PytorchHow-ToBeginner · 4 min read

How to Use torchvision.models in PyTorch for Pretrained Models

Use torchvision.models to load pretrained deep learning models easily by calling functions like models.resnet18(pretrained=True). These models can be used for image classification or fine-tuning by passing input tensors and getting predictions.

📐

Syntax

The basic syntax to load a pretrained model from torchvision.models is:

models.model_name(pretrained=True) loads a model with pretrained weights.
model.eval() sets the model to evaluation mode for inference.
Input images must be transformed to tensors and normalized before passing to the model.

python

import torchvision.models as models

# Load a pretrained ResNet18 model
model = models.resnet18(pretrained=True)

# Set model to evaluation mode
model.eval()

💻

Example

This example loads a pretrained ResNet18 model, prepares a sample image, and runs a forward pass to get predictions.

python

import torch
from torchvision import models, transforms
from PIL import Image
import requests

# Load pretrained ResNet18
model = models.resnet18(pretrained=True)
model.eval()

# Image preprocessing pipeline
preprocess = transforms.Compose([
    transforms.Resize(256),
    transforms.CenterCrop(224),
    transforms.ToTensor(),
    transforms.Normalize(mean=[0.485, 0.456, 0.406],
                         std=[0.229, 0.224, 0.225])
])

# Load an example image from the web
url = 'https://upload.wikimedia.org/wikipedia/commons/2/26/YellowLabradorLooking_new.jpg'
image = Image.open(requests.get(url, stream=True).raw)

# Preprocess the image
input_tensor = preprocess(image)
input_batch = input_tensor.unsqueeze(0)  # create batch dimension

# Run inference
with torch.no_grad():
    output = model(input_batch)

# Get predicted class index
predicted_idx = torch.argmax(output, dim=1).item()

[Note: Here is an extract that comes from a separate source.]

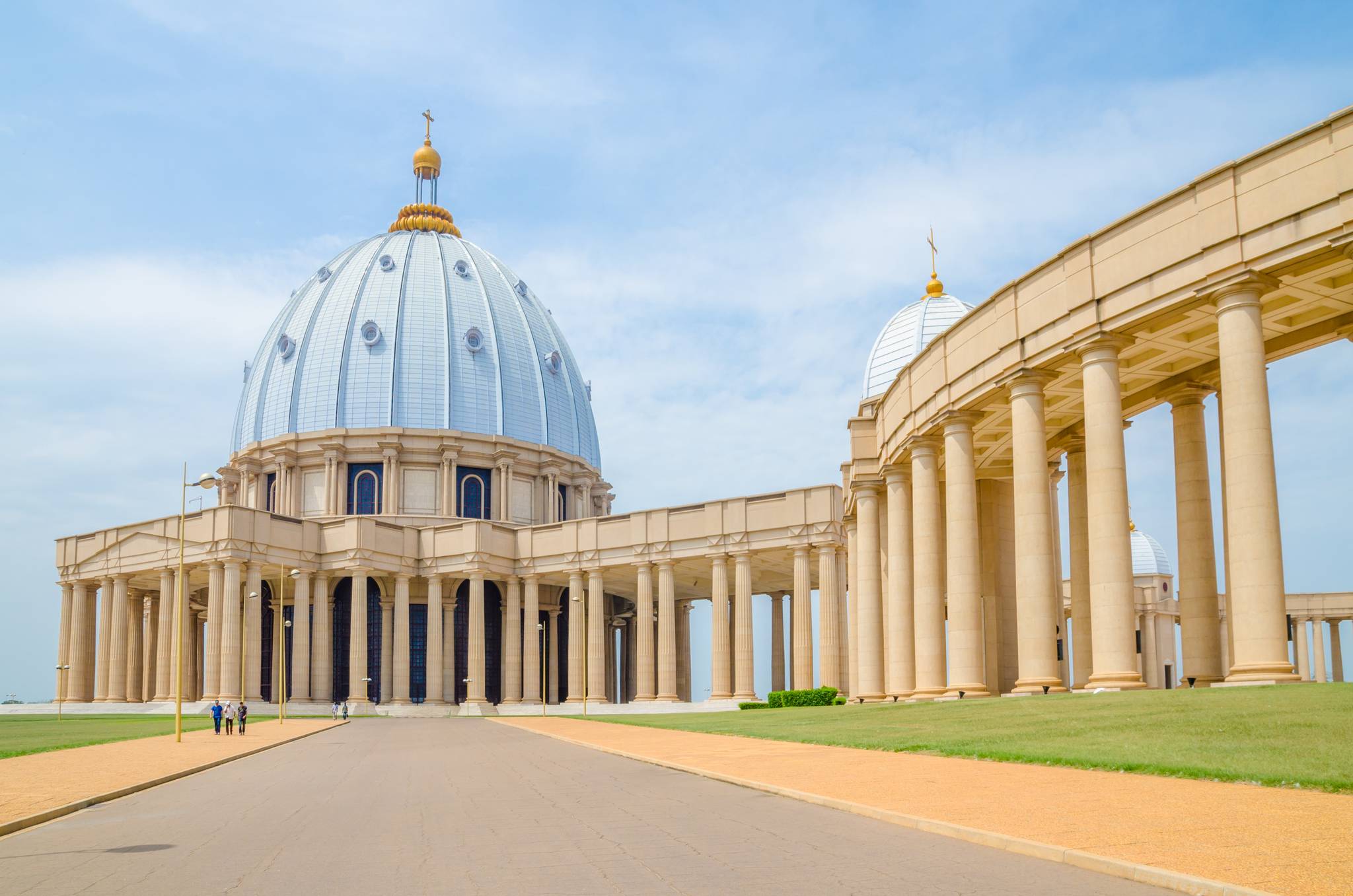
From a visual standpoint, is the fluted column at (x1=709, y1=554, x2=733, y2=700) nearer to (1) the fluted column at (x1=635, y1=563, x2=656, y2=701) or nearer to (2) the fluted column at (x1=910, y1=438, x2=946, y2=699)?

print(f'Predicted class index: {predicted_idx}')

Output

Predicted class index: 208

⚠️

Common Pitfalls

Forgetting to call model.eval() before inference can cause inconsistent results due to dropout or batch normalization layers.
Not preprocessing input images correctly (resize, crop, normalize) leads to poor predictions.
Passing inputs without a batch dimension (use unsqueeze(0)) will cause shape errors.
Using pretrained=True is deprecated in newer torchvision versions; use weights=models.ResNet18_Weights.DEFAULT instead.

python

import torchvision.models as models

# Deprecated way (older versions)
# model = models.resnet18(pretrained=True)

# Correct way (torchvision >= 0.13)
weights = models.ResNet18_Weights.DEFAULT
model = models.resnet18(weights=weights)
model.eval()

📊

Quick Reference

Here are some common model functions and their usage:

Model	Load Pretrained Syntax
ResNet18	models.resnet18(weights=models.ResNet18_Weights.DEFAULT)
AlexNet	models.alexnet(weights=models.AlexNet_Weights.DEFAULT)
VGG16	models.vgg16(weights=models.VGG16_Weights.DEFAULT)
MobileNetV2	models.mobilenet_v2(weights=models.MobileNet_V2_Weights.DEFAULT)
DenseNet121	models.densenet121(weights=models.DenseNet121_Weights.DEFAULT)

✅

Key Takeaways

Always load pretrained models using the weights parameter for compatibility with latest torchvision versions.

Preprocess input images with resize, crop, tensor conversion, and normalization before passing to the model.

Set the model to evaluation mode with model.eval() before running inference to get consistent results.

Add a batch dimension to inputs using unsqueeze(0) to avoid shape errors.

Use torchvision.models to quickly access popular pretrained models for image tasks.